▶ [Tasks to carry out]:
1. Reproduce the stretch of the fishing passage from "Weight and Stuff" through "to a target.".
2. Answer these questions from the fishing passage:
(a) How far does the narrator say they can cast?
(b) Which three materials are named as sources of weight on the rig or in the fly?
(c) In traditional fly fishing, where does the casting weight come from?

▶ [Selection]:
“Whoa! You’re just slingin’ it, aren’t ya?” John said. “How far out there can you cast?”
He looked befuddled as I took a step downstream and launched another cast with the long leader and a pair of streamers.
“About fifty feet.”
“How big can the streamers be?” John asked.
“Damn!” John shook his head and chuckled as he watched chunks of olive rabbit fur arc through the air and land inches from the tree stump. I paused for two seconds and then started stripping. John howled with approval. “That’s excellent!”
Weight and Stuff
For the streamer game to work there has to be some weight in the system. Somewhere on the rig, or in the fly, you need tungsten, brass or lead to get the streamer through the surface and down to the fish.
In fact, all fishing casts are about weight. With conventional tackle, the weight of the lure, bait, bobber or split shot pulls line off the spool and sails to the target. In traditional fly fishing, the casting weight comes from the fly line itself. Fly line was designed to cast light or wind resistant flies; it weighs enough to push those light flies to a target.

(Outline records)
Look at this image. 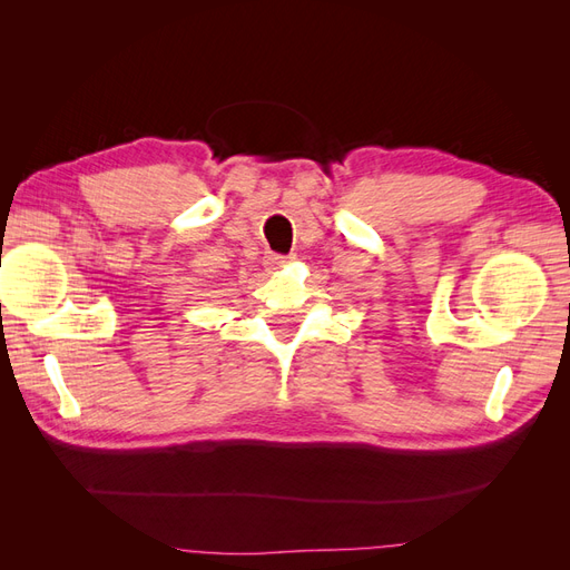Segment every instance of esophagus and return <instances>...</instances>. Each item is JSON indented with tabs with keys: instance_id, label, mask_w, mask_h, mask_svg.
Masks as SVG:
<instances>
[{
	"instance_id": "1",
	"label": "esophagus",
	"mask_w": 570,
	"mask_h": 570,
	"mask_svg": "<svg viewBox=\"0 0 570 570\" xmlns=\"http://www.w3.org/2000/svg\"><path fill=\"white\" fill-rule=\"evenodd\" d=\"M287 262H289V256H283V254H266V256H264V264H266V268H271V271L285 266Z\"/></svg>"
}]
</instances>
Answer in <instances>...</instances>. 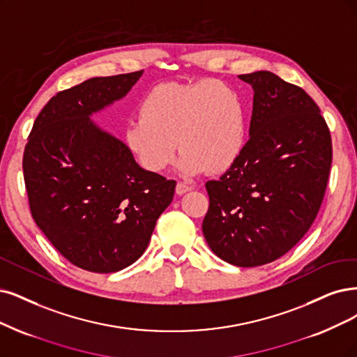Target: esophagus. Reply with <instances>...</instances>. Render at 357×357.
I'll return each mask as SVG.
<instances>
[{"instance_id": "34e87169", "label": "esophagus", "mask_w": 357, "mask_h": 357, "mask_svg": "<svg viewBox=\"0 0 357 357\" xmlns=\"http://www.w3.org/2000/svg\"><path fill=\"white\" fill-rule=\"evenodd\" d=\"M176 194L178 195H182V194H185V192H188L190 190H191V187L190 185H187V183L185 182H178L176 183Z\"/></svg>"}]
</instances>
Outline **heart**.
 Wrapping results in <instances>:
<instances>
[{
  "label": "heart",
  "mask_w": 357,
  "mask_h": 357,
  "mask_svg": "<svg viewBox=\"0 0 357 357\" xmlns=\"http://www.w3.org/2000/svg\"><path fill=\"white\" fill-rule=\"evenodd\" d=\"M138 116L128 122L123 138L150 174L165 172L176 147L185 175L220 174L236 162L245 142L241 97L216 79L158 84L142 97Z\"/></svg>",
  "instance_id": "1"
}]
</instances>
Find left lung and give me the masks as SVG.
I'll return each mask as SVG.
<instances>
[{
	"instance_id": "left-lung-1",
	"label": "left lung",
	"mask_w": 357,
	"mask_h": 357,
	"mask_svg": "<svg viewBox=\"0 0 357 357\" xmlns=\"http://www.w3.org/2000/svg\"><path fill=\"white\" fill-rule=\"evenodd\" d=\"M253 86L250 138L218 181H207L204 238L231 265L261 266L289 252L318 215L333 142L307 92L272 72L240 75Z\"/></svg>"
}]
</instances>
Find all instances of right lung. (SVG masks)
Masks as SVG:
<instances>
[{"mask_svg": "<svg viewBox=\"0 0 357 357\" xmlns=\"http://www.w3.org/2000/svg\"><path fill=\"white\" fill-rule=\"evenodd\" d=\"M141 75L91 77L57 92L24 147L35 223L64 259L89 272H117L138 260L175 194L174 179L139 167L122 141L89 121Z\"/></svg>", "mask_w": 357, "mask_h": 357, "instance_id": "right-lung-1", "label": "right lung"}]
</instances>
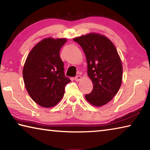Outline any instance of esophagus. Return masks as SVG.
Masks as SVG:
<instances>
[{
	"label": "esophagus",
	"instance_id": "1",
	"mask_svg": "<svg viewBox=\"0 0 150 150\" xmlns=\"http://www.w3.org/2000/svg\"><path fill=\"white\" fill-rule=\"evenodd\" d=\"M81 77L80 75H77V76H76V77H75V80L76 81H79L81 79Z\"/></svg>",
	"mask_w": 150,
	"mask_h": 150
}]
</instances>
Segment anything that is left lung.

▶ [Outputs by task]:
1.
Weight and Stuff
For the streamer game to work there has to be some weight in the system. Somewhere on the rig, or in the fly, you need tungsten, brass or lead to get the streamer through the surface and down to the fish.
In fact, all fishing casts are about weight. With conventional tackle, the weight of the lure, bait, bobber or split shot pulls line off the spool and sails to the target. In traditional fly fishing, the casting weight comes from the fly line itself. Fly line was designed to cast light or wind resistant flies; it weighs enough to push those light flies to a target.

2.
(a) About fifty feet.
(b) Tungsten, brass or lead.
(c) From the fly line itself.